Игорь Николаевич Жданов
               

      Обиженный, если обида глубока, почти всегда несправедлив и необъективен. Он вынашивает планы отмщения; судорожно ворочаясь в постели неуютной ночью, проворачивает в уме блистательные победоносные диалоги со своими действительными или измышляемыми оскорбителями, придумывает убийственные фразы, эффектные уходы, гордо скрещенные на груди руки, суровое и скорбное чело – вообще всё то, что раньше называли «остроумием на лестнице». Не на последнем месте тут и  медлительное, величественное движение катафалка, открытый, высоко вознесенный гроб, горькая складка ледяных навек сомкнутых губ… Какая-то женщина в чёрном… Моцарт, Шопен…. И почему-то «На сопках Манчжурии»: это герои спя-я-я-т!.. Он пишет предерзкие письма, уже зная, что не отправит. Он репетирует у зеркала выражение лица для случайной встречи с обидчиком: презрение, воля, кривая усмешка и независимость, даже некоторая небрежность и беспечность. Еще и перчатка с правой руки, которой левая слегка похлопывает по карману плаща, и сигарета между двух пальцев, легко подносимая ко рту – нижняя губа чуть оттопырена в презрении и безразличии.

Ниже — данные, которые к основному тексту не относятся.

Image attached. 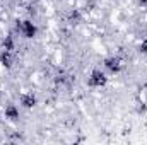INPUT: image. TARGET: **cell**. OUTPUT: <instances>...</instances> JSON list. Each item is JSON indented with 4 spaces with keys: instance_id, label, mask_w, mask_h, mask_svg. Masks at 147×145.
Wrapping results in <instances>:
<instances>
[{
    "instance_id": "1",
    "label": "cell",
    "mask_w": 147,
    "mask_h": 145,
    "mask_svg": "<svg viewBox=\"0 0 147 145\" xmlns=\"http://www.w3.org/2000/svg\"><path fill=\"white\" fill-rule=\"evenodd\" d=\"M105 82H106V75L99 70L92 72V75L89 77V85H92V87H101V85H105Z\"/></svg>"
},
{
    "instance_id": "2",
    "label": "cell",
    "mask_w": 147,
    "mask_h": 145,
    "mask_svg": "<svg viewBox=\"0 0 147 145\" xmlns=\"http://www.w3.org/2000/svg\"><path fill=\"white\" fill-rule=\"evenodd\" d=\"M106 67L110 68L111 72H118V70H120V60H118V58H110V60H106Z\"/></svg>"
},
{
    "instance_id": "3",
    "label": "cell",
    "mask_w": 147,
    "mask_h": 145,
    "mask_svg": "<svg viewBox=\"0 0 147 145\" xmlns=\"http://www.w3.org/2000/svg\"><path fill=\"white\" fill-rule=\"evenodd\" d=\"M22 104H24L26 108H31V106H34V97H33V96L22 97Z\"/></svg>"
}]
</instances>
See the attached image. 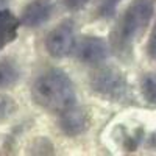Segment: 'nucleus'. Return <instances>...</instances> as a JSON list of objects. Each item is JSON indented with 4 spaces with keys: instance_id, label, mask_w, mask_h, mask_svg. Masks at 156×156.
<instances>
[{
    "instance_id": "nucleus-1",
    "label": "nucleus",
    "mask_w": 156,
    "mask_h": 156,
    "mask_svg": "<svg viewBox=\"0 0 156 156\" xmlns=\"http://www.w3.org/2000/svg\"><path fill=\"white\" fill-rule=\"evenodd\" d=\"M31 95L36 105L58 114L76 103L73 83L69 75L59 69H48L39 75L31 86Z\"/></svg>"
},
{
    "instance_id": "nucleus-2",
    "label": "nucleus",
    "mask_w": 156,
    "mask_h": 156,
    "mask_svg": "<svg viewBox=\"0 0 156 156\" xmlns=\"http://www.w3.org/2000/svg\"><path fill=\"white\" fill-rule=\"evenodd\" d=\"M153 0H134L125 11V14L112 34V45L117 53H125L133 48V44L145 31L153 17Z\"/></svg>"
},
{
    "instance_id": "nucleus-3",
    "label": "nucleus",
    "mask_w": 156,
    "mask_h": 156,
    "mask_svg": "<svg viewBox=\"0 0 156 156\" xmlns=\"http://www.w3.org/2000/svg\"><path fill=\"white\" fill-rule=\"evenodd\" d=\"M90 87L98 95L112 101L125 100L129 94L126 78L115 67H101L90 76Z\"/></svg>"
},
{
    "instance_id": "nucleus-4",
    "label": "nucleus",
    "mask_w": 156,
    "mask_h": 156,
    "mask_svg": "<svg viewBox=\"0 0 156 156\" xmlns=\"http://www.w3.org/2000/svg\"><path fill=\"white\" fill-rule=\"evenodd\" d=\"M45 48L48 55L53 58H66L75 51L76 42L72 22L66 20L51 30L45 39Z\"/></svg>"
},
{
    "instance_id": "nucleus-5",
    "label": "nucleus",
    "mask_w": 156,
    "mask_h": 156,
    "mask_svg": "<svg viewBox=\"0 0 156 156\" xmlns=\"http://www.w3.org/2000/svg\"><path fill=\"white\" fill-rule=\"evenodd\" d=\"M109 56V47L105 39L97 36H84L80 44L76 45V58L87 66H97V64L106 61Z\"/></svg>"
},
{
    "instance_id": "nucleus-6",
    "label": "nucleus",
    "mask_w": 156,
    "mask_h": 156,
    "mask_svg": "<svg viewBox=\"0 0 156 156\" xmlns=\"http://www.w3.org/2000/svg\"><path fill=\"white\" fill-rule=\"evenodd\" d=\"M55 11V0H33L23 8L20 23L25 27L36 28L45 23Z\"/></svg>"
},
{
    "instance_id": "nucleus-7",
    "label": "nucleus",
    "mask_w": 156,
    "mask_h": 156,
    "mask_svg": "<svg viewBox=\"0 0 156 156\" xmlns=\"http://www.w3.org/2000/svg\"><path fill=\"white\" fill-rule=\"evenodd\" d=\"M89 114L81 108H69L59 114V126L67 136H80L89 128Z\"/></svg>"
},
{
    "instance_id": "nucleus-8",
    "label": "nucleus",
    "mask_w": 156,
    "mask_h": 156,
    "mask_svg": "<svg viewBox=\"0 0 156 156\" xmlns=\"http://www.w3.org/2000/svg\"><path fill=\"white\" fill-rule=\"evenodd\" d=\"M19 20L8 9H0V50L16 37Z\"/></svg>"
},
{
    "instance_id": "nucleus-9",
    "label": "nucleus",
    "mask_w": 156,
    "mask_h": 156,
    "mask_svg": "<svg viewBox=\"0 0 156 156\" xmlns=\"http://www.w3.org/2000/svg\"><path fill=\"white\" fill-rule=\"evenodd\" d=\"M20 80V70L12 61L0 59V89L11 87Z\"/></svg>"
},
{
    "instance_id": "nucleus-10",
    "label": "nucleus",
    "mask_w": 156,
    "mask_h": 156,
    "mask_svg": "<svg viewBox=\"0 0 156 156\" xmlns=\"http://www.w3.org/2000/svg\"><path fill=\"white\" fill-rule=\"evenodd\" d=\"M140 89L144 98L151 105H156V75L154 73H147L142 78Z\"/></svg>"
},
{
    "instance_id": "nucleus-11",
    "label": "nucleus",
    "mask_w": 156,
    "mask_h": 156,
    "mask_svg": "<svg viewBox=\"0 0 156 156\" xmlns=\"http://www.w3.org/2000/svg\"><path fill=\"white\" fill-rule=\"evenodd\" d=\"M16 111V101L9 95L0 94V123L6 122Z\"/></svg>"
},
{
    "instance_id": "nucleus-12",
    "label": "nucleus",
    "mask_w": 156,
    "mask_h": 156,
    "mask_svg": "<svg viewBox=\"0 0 156 156\" xmlns=\"http://www.w3.org/2000/svg\"><path fill=\"white\" fill-rule=\"evenodd\" d=\"M31 154H53V145L47 137H37L31 147H30Z\"/></svg>"
},
{
    "instance_id": "nucleus-13",
    "label": "nucleus",
    "mask_w": 156,
    "mask_h": 156,
    "mask_svg": "<svg viewBox=\"0 0 156 156\" xmlns=\"http://www.w3.org/2000/svg\"><path fill=\"white\" fill-rule=\"evenodd\" d=\"M119 3L120 0H101V3L98 6V14L101 17H112Z\"/></svg>"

    Утром, невыспавшийся, но уже энергичный и трезвый, он рвет написанные ночью письма, безобразно много курит утром натощак, бреется до желтоватого глянца и звонит приятелю, добродушному толстяку, постоянно удачливому как-то исподтишка, неброско, этакому хитровану - хохотунчику в шкиперской бородке и ранней, розовой под реденьким пухом лысине.
     - Брось ты комплексовать…Это, старичок, рефлексия, брэд сив кэйбл, тягомотина на постном масле. Ничего не случилось! Ну, просто совсем ничего. Ну он сказал. Ну ты ответил… Сам знаешь, что не мед и не сахар… Да нет, не сиропчик ты! Успокойся, он проглотил пилюлю и заткнулся. Ша тап, как говорят при дворе английской королевы. И видок у него был тот ещё! Требуха в авоське – и красная, и фиолетовая, и пахнет…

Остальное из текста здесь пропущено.